BIOMILQ is still three to five years off from getting a product to market, Strickland says. First, the startup needs to grow mammary cells at a much larger scale — and at a lower cost. BIOMILQ also needs to convince regulators that the product is safe for babies, a task that is especially challenging for a new food category like lab-grown human milk products.
"There isn't really a regulatory framework that exists," Strickland says.
Even if BIOMILQ gets that far, human milk that comes from a bioreactor won't have exactly the same health benefits as milk that comes from a breast, according to Natalie Shenker, a fellow at Imperial College London and co-founder of the Human Milk Foundation, which helps provide donor milk to families that need it.

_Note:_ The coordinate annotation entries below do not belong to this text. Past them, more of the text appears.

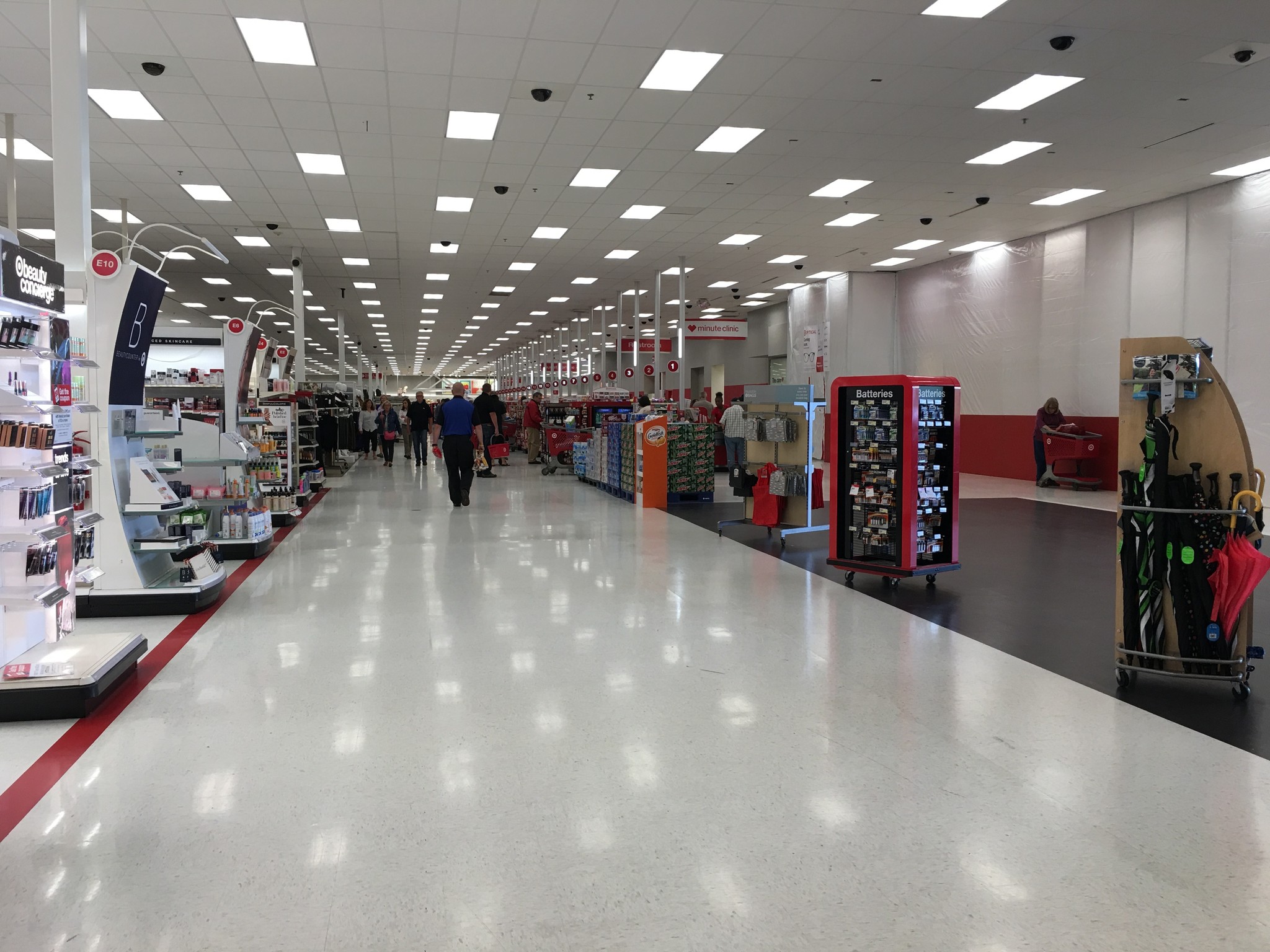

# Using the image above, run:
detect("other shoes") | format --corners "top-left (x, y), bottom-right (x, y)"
top-left (377, 453), bottom-right (383, 458)
top-left (404, 455), bottom-right (409, 459)
top-left (416, 462), bottom-right (421, 466)
top-left (423, 460), bottom-right (427, 466)
top-left (373, 455), bottom-right (377, 459)
top-left (389, 462), bottom-right (393, 467)
top-left (530, 460), bottom-right (541, 464)
top-left (364, 454), bottom-right (368, 459)
top-left (528, 462), bottom-right (530, 463)
top-left (383, 462), bottom-right (388, 466)
top-left (409, 456), bottom-right (412, 459)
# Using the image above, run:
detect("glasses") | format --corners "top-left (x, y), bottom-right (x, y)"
top-left (1048, 406), bottom-right (1057, 410)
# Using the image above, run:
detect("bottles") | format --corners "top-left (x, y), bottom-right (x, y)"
top-left (215, 531), bottom-right (222, 538)
top-left (222, 513), bottom-right (230, 539)
top-left (278, 441), bottom-right (286, 445)
top-left (242, 509), bottom-right (248, 534)
top-left (257, 463), bottom-right (261, 471)
top-left (247, 505), bottom-right (272, 539)
top-left (253, 462), bottom-right (257, 470)
top-left (270, 462), bottom-right (275, 471)
top-left (221, 507), bottom-right (249, 531)
top-left (265, 462), bottom-right (270, 470)
top-left (251, 466), bottom-right (257, 480)
top-left (261, 462), bottom-right (266, 470)
top-left (236, 513), bottom-right (243, 538)
top-left (230, 512), bottom-right (236, 538)
top-left (233, 480), bottom-right (238, 499)
top-left (243, 435), bottom-right (274, 453)
top-left (245, 480), bottom-right (250, 499)
top-left (274, 450), bottom-right (286, 455)
top-left (273, 378), bottom-right (295, 393)
top-left (258, 466), bottom-right (265, 480)
top-left (311, 467), bottom-right (324, 480)
top-left (248, 463), bottom-right (253, 475)
top-left (153, 444), bottom-right (169, 459)
top-left (275, 462), bottom-right (279, 471)
top-left (244, 408), bottom-right (263, 417)
top-left (263, 431), bottom-right (286, 436)
top-left (265, 466), bottom-right (271, 480)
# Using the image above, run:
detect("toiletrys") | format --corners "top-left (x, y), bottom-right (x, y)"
top-left (246, 434), bottom-right (275, 453)
top-left (226, 477), bottom-right (231, 498)
top-left (245, 479), bottom-right (249, 499)
top-left (238, 478), bottom-right (244, 498)
top-left (232, 479), bottom-right (238, 499)
top-left (263, 486), bottom-right (297, 511)
top-left (144, 367), bottom-right (224, 384)
top-left (249, 457), bottom-right (281, 480)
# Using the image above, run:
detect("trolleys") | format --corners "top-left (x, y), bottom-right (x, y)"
top-left (540, 421), bottom-right (597, 476)
top-left (1037, 423), bottom-right (1103, 492)
top-left (502, 416), bottom-right (519, 452)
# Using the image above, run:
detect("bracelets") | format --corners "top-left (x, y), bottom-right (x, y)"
top-left (479, 444), bottom-right (484, 446)
top-left (432, 444), bottom-right (437, 446)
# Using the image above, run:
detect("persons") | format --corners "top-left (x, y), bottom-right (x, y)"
top-left (491, 395), bottom-right (511, 466)
top-left (333, 382), bottom-right (381, 408)
top-left (374, 400), bottom-right (402, 467)
top-left (637, 395), bottom-right (657, 414)
top-left (359, 399), bottom-right (379, 460)
top-left (433, 382), bottom-right (485, 506)
top-left (405, 391), bottom-right (432, 466)
top-left (719, 398), bottom-right (745, 474)
top-left (1034, 397), bottom-right (1066, 486)
top-left (434, 398), bottom-right (450, 440)
top-left (711, 392), bottom-right (730, 426)
top-left (693, 391), bottom-right (714, 421)
top-left (521, 396), bottom-right (526, 400)
top-left (399, 398), bottom-right (413, 459)
top-left (376, 395), bottom-right (393, 458)
top-left (522, 392), bottom-right (546, 464)
top-left (474, 383), bottom-right (499, 477)
top-left (691, 399), bottom-right (698, 405)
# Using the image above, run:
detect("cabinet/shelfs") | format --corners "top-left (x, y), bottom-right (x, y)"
top-left (0, 239), bottom-right (363, 724)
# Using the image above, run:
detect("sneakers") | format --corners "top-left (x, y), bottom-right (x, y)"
top-left (454, 502), bottom-right (461, 507)
top-left (1047, 479), bottom-right (1060, 486)
top-left (477, 473), bottom-right (482, 477)
top-left (482, 472), bottom-right (496, 478)
top-left (1036, 482), bottom-right (1047, 487)
top-left (460, 490), bottom-right (470, 506)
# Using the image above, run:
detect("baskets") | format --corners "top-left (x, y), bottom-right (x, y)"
top-left (488, 434), bottom-right (509, 459)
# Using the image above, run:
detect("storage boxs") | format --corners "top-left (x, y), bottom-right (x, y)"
top-left (572, 413), bottom-right (715, 494)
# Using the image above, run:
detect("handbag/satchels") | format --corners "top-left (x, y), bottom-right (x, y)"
top-left (384, 431), bottom-right (395, 440)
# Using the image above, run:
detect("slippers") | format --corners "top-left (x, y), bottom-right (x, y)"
top-left (502, 463), bottom-right (510, 466)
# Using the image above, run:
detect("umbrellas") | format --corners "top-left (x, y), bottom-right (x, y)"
top-left (1117, 393), bottom-right (1270, 675)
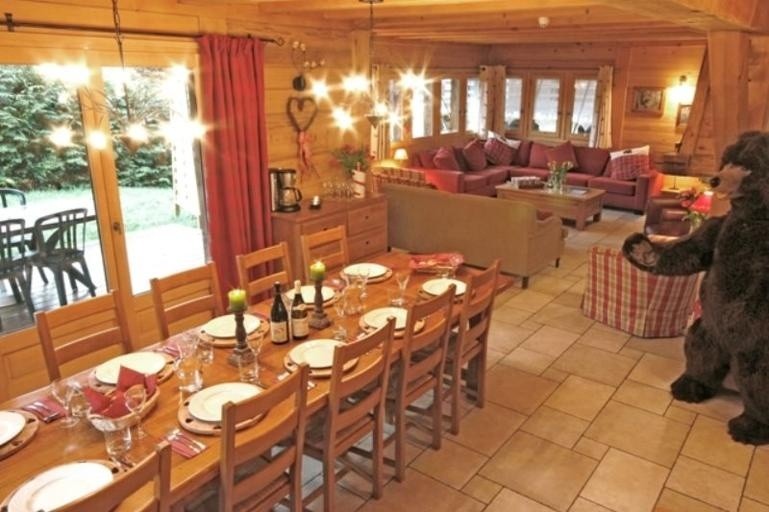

Fatty acids, which help brain development and growth, and hormones such as cortisol, which helps develop the baby's sleep cycle, come from the mother's blood, says Shenker.
Lactation consultant Courtney Miller, who supports breastfeeding mothers, agrees that cell-cultured milk is not a "replacement for breast milk." But she thinks it could offer parents "another choice," particularly when adoption or surrogacy is involved.
"Formula right now is their only option, unless they are able to do breast milk donation," Miller says. Accessing donor milk can be difficult. In the United States, feeding a newborn with breast milk from a milk bank can cost up to $100 per day. Finding a donor online is often cheaper, but can come with safety concerns.
Miller also believes BIOMILQ can further the scientific study of breast milk. She has donated a few ounces of her own milk to the startup, in the hopes that its research can lead to new breakthroughs in infant nutrition.
BIOMILQ is not the only company hoping to create a new kind of milk for babies. Turtle Tree, based in Singapore and the United States, is culturing stem cells to create milk components from a range of mammals, including humans, while New York-based Helaina is using microbial fermentation to grow proteins found in human milk.
By taking dairy farming out of the equation, BIOMILQ says its product could make feeding babies more environmentally sustainable. Producing one kilogram of packaged formula creates between seven and 11 kilograms of carbon dioxide, according to one estimate. BIOMILQ is still running studies into its own carbon footprint.
The promise of a greener alternative to formula has attracted investment from Bill Gates' Breakthrough Energy Ventures. Alongside other investors, the climate-focused fund helped BIOMILQ raise $21 million in October 2021. With this funding, Strickland says BIOMILQ is focused on expanding, and making more milk. "We consider ourselves now in our second trimester," she says.
-- Rachel Crane contributed to this article.